Carl Icahn has changed his opinion in his scorched earth campaign against eBay, the e-commerce giant.
The activist investor who is worth billions now wants eBay to have an initial public offering that equals 20% of the PayPal payments division. Prior to this chance of stance, Icahn wanted the company to spinoff the entire unit.
The slight retreat by Icahn comes a month into the campaign he is holding against the management and the company itself, whether the change will give eBay the upper hand in fending off the investor, as its annual meeting for shareholders approaches, is still to play out.
In a preliminary proxy statement on March 11, Icahn proposed that two nominees Jonathan Christodoro and Daniel Ninivaggi to the board of directors at eBay.

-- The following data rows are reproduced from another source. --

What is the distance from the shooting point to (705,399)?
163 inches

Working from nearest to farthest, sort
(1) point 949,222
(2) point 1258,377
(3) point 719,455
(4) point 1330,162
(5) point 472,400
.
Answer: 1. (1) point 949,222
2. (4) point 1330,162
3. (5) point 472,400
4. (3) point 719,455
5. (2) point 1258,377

In another Icahn proposal, he sought eBay to enter into an agreement with an investment bank in order to spinoff the PayPal unit.
In a letter on Wednesday to management at eBay, Icahn changed his stance, saying that eBay could conduct a 20% IPO for PayPal easily, allowing the business to retain control of 80% of the asset that has been fast growing.
Icahn conceded there are so-called synergies between PayPal and eBay, which would be preserved in an offering that was a minority stake.
Icahn in this letter also seemed to indicate that the market position for PayPal might be better than his previous letters in which he compared the unit at eBay to fallen stars such as Eastman Kodak.
He wrote that luckily for eBay’s unit PayPal, competition such as Apple, Google and others do not have a comparable scale or product offerings.
The positive, to a point, comments contrasted with a letter released earlier this week by the activist which said that if it was left as eBay division, PayPal might well be headed in the direction of other tech greats like Kodak, Blackberry, Polaroid, Dell, Xerox, Nintendo, Sony AOL and Palm.
On Wednesday, Icahn said a partial PayPal IPO would highlight its value, provide the division with a focused and independent management team, money for top hires and acquisitions, while maintaining the synergies of the current structure of eBay.